Plain-text document sources:

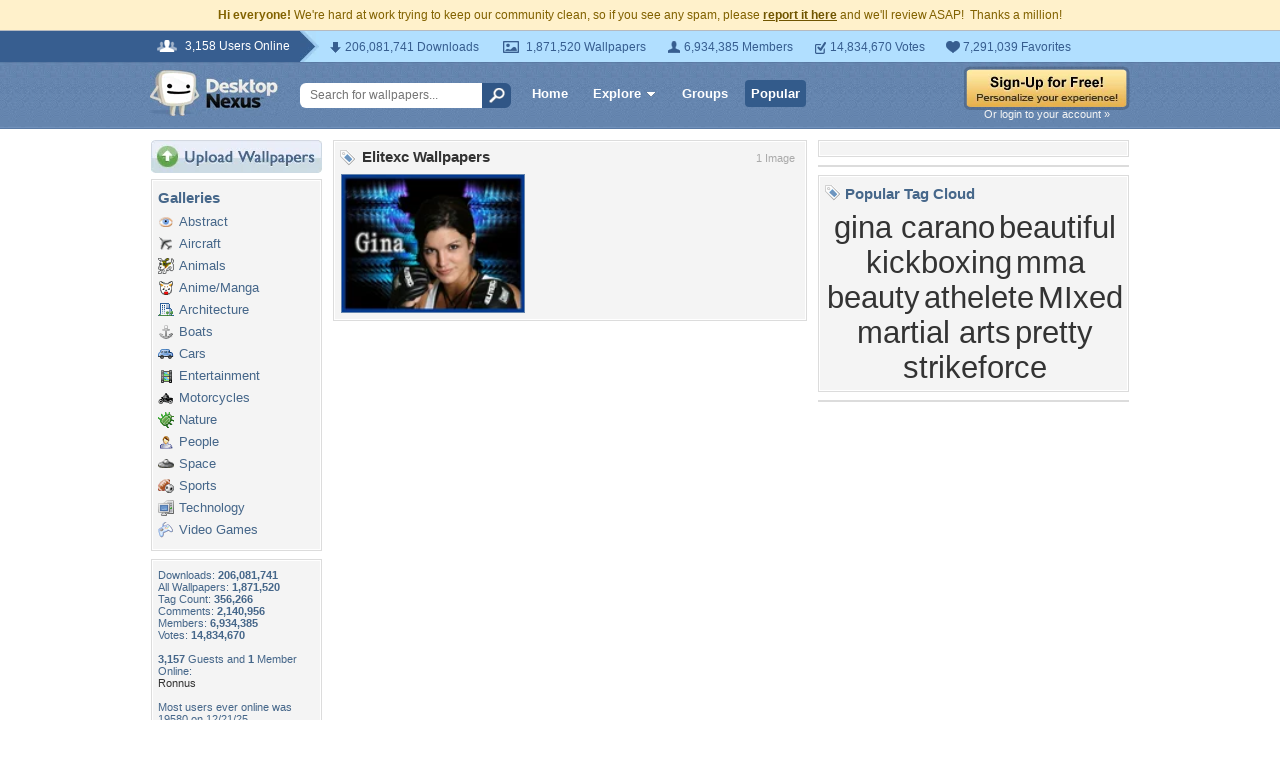

--- FILE ---
content_type: text/html; charset=utf-8
request_url: https://www.google.com/recaptcha/api2/aframe
body_size: 266
content:
<!DOCTYPE HTML><html><head><meta http-equiv="content-type" content="text/html; charset=UTF-8"></head><body><script nonce="OFHMn9h2mcoGyC9W0ALdLw">/** Anti-fraud and anti-abuse applications only. See google.com/recaptcha */ try{var clients={'sodar':'https://pagead2.googlesyndication.com/pagead/sodar?'};window.addEventListener("message",function(a){try{if(a.source===window.parent){var b=JSON.parse(a.data);var c=clients[b['id']];if(c){var d=document.createElement('img');d.src=c+b['params']+'&rc='+(localStorage.getItem("rc::a")?sessionStorage.getItem("rc::b"):"");window.document.body.appendChild(d);sessionStorage.setItem("rc::e",parseInt(sessionStorage.getItem("rc::e")||0)+1);localStorage.setItem("rc::h",'1770016695361');}}}catch(b){}});window.parent.postMessage("_grecaptcha_ready", "*");}catch(b){}</script></body></html>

The problem - The data needs to be reproduced exactly, please, apart from its pictures.

Result -
--- FILE ---
content_type: text/html; charset=utf-8
request_url: https://www.google.com/recaptcha/api2/aframe
body_size: 266
content:
<!DOCTYPE HTML><html><head><meta http-equiv="content-type" content="text/html; charset=UTF-8"></head><body><script nonce="OFHMn9h2mcoGyC9W0ALdLw">/** Anti-fraud and anti-abuse applications only. See google.com/recaptcha */ try{var clients={'sodar':'https://pagead2.googlesyndication.com/pagead/sodar?'};window.addEventListener("message",function(a){try{if(a.source===window.parent){var b=JSON.parse(a.data);var c=clients[b['id']];if(c){var d=document.createElement('img');d.src=c+b['params']+'&rc='+(localStorage.getItem("rc::a")?sessionStorage.getItem("rc::b"):"");window.document.body.appendChild(d);sessionStorage.setItem("rc::e",parseInt(sessionStorage.getItem("rc::e")||0)+1);localStorage.setItem("rc::h",'1770016695361');}}}catch(b){}});window.parent.postMessage("_grecaptcha_ready", "*");}catch(b){}</script></body></html>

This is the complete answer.